▶ **The task**
Retype every entry precisely and keep each line whole.

╭─ Supplied entries

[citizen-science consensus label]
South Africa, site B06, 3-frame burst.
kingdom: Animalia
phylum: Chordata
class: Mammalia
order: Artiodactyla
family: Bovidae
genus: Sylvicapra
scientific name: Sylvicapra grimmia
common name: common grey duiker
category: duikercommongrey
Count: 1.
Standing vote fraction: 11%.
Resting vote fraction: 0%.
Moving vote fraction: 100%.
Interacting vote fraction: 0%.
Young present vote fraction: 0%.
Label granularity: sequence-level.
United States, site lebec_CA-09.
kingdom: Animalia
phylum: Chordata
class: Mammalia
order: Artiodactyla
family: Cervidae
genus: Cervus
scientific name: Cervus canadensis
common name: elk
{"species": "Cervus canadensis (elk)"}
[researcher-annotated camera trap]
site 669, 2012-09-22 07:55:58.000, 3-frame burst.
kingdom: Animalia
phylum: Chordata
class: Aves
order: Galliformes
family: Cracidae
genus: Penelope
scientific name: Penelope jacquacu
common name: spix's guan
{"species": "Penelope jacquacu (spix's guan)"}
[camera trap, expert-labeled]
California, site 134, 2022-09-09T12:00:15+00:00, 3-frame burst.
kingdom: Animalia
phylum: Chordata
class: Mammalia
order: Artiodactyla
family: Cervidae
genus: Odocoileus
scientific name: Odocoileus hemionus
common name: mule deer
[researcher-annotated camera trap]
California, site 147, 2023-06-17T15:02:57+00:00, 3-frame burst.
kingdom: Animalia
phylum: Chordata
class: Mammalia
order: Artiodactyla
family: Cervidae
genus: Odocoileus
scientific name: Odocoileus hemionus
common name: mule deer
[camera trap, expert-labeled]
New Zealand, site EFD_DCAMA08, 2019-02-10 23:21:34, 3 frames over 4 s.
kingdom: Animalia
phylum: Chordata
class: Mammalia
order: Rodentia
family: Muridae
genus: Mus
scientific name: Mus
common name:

╰─

▶ **Your response**
[citizen-science consensus label]
South Africa, site B06, 3-frame burst.
kingdom: Animalia
phylum: Chordata
class: Mammalia
order: Artiodactyla
family: Bovidae
genus: Sylvicapra
scientific name: Sylvicapra grimmia
common name: common grey duiker
category: duikercommongrey
Count: 1.
Standing vote fraction: 11%.
Resting vote fraction: 0%.
Moving vote fraction: 100%.
Interacting vote fraction: 0%.
Young present vote fraction: 0%.
Label granularity: sequence-level.
United States, site lebec_CA-09.
kingdom: Animalia
phylum: Chordata
class: Mammalia
order: Artiodactyla
family: Cervidae
genus: Cervus
scientific name: Cervus canadensis
common name: elk
{"species": "Cervus canadensis (elk)"}
[researcher-annotated camera trap]
site 669, 2012-09-22 07:55:58.000, 3-frame burst.
kingdom: Animalia
phylum: Chordata
class: Aves
order: Galliformes
family: Cracidae
genus: Penelope
scientific name: Penelope jacquacu
common name: spix's guan
{"species": "Penelope jacquacu (spix's guan)"}
[camera trap, expert-labeled]
California, site 134, 2022-09-09T12:00:15+00:00, 3-frame burst.
kingdom: Animalia
phylum: Chordata
class: Mammalia
order: Artiodactyla
family: Cervidae
genus: Odocoileus
scientific name: Odocoileus hemionus
common name: mule deer
[researcher-annotated camera trap]
California, site 147, 2023-06-17T15:02:57+00:00, 3-frame burst.
kingdom: Animalia
phylum: Chordata
class: Mammalia
order: Artiodactyla
family: Cervidae
genus: Odocoileus
scientific name: Odocoileus hemionus
common name: mule deer
[camera trap, expert-labeled]
New Zealand, site EFD_DCAMA08, 2019-02-10 23:21:34, 3 frames over 4 s.
kingdom: Animalia
phylum: Chordata
class: Mammalia
order: Rodentia
family: Muridae
genus: Mus
scientific name: Mus
common name:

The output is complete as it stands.